Recorded information |
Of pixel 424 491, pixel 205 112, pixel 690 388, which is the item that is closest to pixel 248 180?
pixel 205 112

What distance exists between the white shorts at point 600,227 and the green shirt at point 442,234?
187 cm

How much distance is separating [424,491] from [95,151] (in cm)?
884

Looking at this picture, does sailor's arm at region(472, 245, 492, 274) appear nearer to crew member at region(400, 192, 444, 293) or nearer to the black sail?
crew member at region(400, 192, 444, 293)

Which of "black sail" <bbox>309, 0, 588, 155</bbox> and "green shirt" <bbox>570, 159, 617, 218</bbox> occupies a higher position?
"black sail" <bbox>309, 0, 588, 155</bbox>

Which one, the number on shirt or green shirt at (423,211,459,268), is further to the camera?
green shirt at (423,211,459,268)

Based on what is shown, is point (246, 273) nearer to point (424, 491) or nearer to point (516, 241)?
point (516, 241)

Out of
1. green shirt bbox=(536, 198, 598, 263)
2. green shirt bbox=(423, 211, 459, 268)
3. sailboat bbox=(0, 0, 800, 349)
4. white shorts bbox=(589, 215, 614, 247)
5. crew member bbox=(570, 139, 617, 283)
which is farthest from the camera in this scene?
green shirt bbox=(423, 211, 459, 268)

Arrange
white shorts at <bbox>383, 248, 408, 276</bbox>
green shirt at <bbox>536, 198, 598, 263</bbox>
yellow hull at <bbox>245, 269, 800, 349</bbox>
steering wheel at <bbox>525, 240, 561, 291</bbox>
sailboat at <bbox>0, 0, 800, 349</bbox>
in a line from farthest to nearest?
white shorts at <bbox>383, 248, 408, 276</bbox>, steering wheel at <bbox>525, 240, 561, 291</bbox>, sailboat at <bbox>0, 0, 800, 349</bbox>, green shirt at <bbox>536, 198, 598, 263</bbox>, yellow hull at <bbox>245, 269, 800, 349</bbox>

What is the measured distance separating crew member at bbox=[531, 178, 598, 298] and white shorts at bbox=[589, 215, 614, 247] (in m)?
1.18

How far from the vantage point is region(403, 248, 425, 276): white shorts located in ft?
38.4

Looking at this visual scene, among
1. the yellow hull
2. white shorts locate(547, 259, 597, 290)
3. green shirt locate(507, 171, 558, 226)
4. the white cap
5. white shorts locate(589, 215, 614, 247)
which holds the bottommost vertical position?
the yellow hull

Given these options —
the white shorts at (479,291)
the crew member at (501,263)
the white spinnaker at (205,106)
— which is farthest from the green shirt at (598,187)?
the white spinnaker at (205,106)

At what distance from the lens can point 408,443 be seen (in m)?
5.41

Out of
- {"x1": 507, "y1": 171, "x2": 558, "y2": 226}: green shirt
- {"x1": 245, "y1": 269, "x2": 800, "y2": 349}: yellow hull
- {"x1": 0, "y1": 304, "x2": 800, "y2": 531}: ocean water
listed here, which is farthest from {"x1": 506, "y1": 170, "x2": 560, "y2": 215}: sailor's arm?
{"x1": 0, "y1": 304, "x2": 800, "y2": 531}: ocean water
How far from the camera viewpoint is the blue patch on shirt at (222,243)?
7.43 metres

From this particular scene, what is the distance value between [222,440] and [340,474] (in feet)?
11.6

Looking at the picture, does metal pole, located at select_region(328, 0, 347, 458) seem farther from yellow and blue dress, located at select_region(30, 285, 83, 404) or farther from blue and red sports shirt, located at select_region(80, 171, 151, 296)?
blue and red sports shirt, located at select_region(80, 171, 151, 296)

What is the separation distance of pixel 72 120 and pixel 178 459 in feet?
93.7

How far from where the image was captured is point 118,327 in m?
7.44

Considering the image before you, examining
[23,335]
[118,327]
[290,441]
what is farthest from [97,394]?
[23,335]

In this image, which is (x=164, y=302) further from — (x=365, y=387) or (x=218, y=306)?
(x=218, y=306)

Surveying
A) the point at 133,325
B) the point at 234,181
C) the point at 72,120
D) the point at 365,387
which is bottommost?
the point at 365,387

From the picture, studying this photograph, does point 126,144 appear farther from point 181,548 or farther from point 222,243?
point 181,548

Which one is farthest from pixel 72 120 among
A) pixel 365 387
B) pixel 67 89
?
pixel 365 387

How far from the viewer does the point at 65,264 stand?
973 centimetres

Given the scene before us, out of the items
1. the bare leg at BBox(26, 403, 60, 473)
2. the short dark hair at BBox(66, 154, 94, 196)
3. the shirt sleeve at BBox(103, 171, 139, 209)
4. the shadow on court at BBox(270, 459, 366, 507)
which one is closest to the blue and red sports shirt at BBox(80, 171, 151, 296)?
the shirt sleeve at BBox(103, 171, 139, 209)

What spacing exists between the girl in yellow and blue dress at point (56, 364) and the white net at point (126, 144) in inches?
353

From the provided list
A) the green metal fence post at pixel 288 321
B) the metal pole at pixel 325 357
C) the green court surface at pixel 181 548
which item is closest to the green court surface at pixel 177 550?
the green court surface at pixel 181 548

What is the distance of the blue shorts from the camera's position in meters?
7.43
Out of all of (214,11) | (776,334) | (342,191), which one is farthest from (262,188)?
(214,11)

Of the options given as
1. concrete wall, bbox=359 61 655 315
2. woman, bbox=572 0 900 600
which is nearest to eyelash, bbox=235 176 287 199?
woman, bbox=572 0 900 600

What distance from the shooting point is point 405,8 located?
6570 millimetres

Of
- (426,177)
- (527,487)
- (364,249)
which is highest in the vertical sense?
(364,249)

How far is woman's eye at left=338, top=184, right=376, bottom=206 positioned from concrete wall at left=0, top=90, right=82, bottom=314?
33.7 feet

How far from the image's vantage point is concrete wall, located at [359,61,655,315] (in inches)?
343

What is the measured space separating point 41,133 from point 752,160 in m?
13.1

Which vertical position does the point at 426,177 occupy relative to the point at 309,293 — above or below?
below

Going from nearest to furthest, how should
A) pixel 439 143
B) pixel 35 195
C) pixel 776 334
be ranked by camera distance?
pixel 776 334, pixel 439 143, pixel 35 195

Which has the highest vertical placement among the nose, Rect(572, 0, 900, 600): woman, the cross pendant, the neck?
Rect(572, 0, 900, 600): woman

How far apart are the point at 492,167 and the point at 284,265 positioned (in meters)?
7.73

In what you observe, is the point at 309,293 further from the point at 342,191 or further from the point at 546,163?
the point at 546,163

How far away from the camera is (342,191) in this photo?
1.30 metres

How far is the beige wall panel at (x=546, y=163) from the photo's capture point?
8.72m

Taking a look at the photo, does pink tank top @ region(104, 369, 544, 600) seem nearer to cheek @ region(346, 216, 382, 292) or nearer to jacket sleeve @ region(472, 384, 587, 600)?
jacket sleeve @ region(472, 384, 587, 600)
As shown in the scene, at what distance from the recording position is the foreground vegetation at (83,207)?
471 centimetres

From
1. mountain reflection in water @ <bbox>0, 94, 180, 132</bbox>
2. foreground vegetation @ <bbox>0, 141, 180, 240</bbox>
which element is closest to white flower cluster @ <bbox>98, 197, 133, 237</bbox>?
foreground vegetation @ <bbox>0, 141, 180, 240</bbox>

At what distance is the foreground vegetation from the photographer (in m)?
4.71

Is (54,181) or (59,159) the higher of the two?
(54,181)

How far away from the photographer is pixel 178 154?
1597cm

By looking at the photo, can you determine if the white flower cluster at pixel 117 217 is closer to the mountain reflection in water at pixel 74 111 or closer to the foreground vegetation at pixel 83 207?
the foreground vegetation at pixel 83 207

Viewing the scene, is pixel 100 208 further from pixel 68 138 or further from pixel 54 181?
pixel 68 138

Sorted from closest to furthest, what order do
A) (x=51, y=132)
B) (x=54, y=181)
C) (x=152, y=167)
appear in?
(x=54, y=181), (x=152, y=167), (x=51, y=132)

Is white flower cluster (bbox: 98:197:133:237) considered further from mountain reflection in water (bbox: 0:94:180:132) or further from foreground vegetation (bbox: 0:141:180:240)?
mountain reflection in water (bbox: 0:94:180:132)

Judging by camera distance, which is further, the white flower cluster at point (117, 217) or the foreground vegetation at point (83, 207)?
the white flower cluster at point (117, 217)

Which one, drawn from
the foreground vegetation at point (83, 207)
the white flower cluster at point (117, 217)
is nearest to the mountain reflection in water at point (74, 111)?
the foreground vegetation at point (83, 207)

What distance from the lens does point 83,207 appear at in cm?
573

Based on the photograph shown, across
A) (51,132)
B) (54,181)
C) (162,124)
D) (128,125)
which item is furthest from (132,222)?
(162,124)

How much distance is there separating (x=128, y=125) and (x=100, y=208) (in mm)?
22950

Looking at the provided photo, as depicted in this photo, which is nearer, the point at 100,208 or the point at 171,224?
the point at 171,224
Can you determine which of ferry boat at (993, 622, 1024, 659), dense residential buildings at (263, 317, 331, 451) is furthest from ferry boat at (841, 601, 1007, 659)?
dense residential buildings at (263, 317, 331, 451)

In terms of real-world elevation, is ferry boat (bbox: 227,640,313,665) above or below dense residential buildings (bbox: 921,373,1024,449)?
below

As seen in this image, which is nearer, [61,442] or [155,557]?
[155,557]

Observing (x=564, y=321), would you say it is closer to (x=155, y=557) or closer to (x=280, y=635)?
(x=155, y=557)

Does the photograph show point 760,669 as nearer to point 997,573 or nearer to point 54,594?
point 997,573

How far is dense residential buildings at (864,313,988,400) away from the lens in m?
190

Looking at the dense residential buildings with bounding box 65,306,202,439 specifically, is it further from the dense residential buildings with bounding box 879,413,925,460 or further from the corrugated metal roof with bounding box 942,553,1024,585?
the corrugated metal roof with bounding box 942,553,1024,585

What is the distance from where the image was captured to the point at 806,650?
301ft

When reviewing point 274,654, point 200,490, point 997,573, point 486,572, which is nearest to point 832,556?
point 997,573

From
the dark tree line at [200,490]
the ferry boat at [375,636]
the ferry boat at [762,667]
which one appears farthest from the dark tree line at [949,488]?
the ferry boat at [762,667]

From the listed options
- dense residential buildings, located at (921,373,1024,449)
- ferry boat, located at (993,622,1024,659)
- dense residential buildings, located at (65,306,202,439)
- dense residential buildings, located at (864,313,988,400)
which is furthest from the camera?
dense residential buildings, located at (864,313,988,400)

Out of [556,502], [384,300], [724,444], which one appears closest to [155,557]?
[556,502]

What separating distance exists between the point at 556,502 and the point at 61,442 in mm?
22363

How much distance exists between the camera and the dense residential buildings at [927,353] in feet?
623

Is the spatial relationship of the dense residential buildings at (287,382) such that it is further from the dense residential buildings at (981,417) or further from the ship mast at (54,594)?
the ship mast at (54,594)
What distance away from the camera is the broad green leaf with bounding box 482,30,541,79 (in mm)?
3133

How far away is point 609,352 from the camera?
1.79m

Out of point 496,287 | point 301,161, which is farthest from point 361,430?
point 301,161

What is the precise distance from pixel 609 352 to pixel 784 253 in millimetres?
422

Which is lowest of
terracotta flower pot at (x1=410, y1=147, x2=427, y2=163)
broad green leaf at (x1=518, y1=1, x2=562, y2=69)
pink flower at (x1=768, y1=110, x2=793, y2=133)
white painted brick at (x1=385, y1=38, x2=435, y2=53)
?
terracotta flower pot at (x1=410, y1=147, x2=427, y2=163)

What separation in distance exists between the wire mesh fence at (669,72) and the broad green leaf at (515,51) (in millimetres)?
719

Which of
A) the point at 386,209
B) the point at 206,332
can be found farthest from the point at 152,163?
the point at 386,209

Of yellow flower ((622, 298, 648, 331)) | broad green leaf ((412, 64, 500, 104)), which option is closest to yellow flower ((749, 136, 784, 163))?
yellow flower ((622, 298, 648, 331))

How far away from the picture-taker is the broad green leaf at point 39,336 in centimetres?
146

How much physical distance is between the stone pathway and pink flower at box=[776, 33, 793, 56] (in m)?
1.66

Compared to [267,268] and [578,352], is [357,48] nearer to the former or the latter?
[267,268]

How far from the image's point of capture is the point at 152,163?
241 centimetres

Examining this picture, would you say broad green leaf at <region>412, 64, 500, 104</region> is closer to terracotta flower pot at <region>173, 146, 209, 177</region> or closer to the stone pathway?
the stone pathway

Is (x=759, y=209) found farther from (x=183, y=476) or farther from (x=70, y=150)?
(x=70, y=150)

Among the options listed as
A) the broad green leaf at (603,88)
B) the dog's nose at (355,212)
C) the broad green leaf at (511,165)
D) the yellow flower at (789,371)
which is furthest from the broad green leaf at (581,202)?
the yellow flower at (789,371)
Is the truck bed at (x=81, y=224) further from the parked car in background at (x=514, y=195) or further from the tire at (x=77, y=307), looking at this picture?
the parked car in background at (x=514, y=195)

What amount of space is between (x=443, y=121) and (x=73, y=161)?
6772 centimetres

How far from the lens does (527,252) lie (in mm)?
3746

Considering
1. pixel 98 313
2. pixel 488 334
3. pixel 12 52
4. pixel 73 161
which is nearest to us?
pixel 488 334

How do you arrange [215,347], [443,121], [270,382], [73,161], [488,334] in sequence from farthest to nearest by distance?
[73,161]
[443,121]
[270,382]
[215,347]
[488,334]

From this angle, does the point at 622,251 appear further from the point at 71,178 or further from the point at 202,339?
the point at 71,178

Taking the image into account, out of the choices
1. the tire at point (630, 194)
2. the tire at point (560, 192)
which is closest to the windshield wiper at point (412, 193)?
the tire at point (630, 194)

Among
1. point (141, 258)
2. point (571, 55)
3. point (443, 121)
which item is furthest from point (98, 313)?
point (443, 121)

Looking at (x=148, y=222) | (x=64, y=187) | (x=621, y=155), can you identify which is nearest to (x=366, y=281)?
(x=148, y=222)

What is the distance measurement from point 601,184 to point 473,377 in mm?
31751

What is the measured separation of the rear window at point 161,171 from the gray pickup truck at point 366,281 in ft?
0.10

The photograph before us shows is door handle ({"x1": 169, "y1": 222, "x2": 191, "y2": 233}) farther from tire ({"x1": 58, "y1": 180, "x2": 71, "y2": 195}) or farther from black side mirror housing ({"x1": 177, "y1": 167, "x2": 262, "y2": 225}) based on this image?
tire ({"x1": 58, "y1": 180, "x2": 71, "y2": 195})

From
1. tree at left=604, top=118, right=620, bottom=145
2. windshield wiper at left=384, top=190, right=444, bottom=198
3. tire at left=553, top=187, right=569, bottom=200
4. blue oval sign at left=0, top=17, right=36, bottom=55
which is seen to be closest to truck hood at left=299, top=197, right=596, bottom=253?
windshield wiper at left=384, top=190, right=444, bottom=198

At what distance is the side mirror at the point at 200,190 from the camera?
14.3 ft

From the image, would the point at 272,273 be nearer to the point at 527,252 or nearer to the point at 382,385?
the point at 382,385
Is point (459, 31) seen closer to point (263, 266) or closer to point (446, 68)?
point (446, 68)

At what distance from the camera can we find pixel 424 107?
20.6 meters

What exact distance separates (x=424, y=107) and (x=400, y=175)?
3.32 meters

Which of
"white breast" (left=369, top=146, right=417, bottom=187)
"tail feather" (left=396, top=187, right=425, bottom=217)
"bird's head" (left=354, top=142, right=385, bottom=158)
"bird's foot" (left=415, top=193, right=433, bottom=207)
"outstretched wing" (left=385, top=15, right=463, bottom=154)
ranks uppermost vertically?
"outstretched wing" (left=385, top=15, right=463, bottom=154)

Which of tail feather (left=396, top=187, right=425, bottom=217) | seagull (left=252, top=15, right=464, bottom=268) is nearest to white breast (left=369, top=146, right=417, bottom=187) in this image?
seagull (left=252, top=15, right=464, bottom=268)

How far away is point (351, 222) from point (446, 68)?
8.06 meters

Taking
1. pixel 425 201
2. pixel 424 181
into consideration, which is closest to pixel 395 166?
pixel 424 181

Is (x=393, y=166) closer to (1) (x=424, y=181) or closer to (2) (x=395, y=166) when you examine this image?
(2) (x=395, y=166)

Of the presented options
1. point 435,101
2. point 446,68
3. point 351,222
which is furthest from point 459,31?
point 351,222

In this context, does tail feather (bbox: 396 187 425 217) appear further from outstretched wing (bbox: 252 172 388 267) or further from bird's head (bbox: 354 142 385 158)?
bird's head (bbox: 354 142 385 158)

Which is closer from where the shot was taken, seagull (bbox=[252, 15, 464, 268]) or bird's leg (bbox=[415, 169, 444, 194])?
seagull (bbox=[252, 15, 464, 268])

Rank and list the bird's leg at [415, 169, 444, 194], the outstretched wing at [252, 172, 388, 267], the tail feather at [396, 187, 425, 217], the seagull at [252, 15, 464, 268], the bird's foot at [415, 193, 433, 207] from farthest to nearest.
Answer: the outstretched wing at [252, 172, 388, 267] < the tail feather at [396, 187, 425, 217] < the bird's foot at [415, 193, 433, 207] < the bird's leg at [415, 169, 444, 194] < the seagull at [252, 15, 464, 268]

Written task | Please copy the lines that run from the one containing "How far away from the camera" through the one containing "471 centimetres", both included, reproducing them exactly.

Task solution |
How far away from the camera is (342,191) in this photo?
1.30 metres

How far is the beige wall panel at (x=546, y=163) from the photo's capture point?
8.72m

Taking a look at the photo, does pink tank top @ region(104, 369, 544, 600) seem nearer to cheek @ region(346, 216, 382, 292) or nearer to jacket sleeve @ region(472, 384, 587, 600)?
jacket sleeve @ region(472, 384, 587, 600)
As shown in the scene, at what distance from the recording position is the foreground vegetation at (83,207)?
471 centimetres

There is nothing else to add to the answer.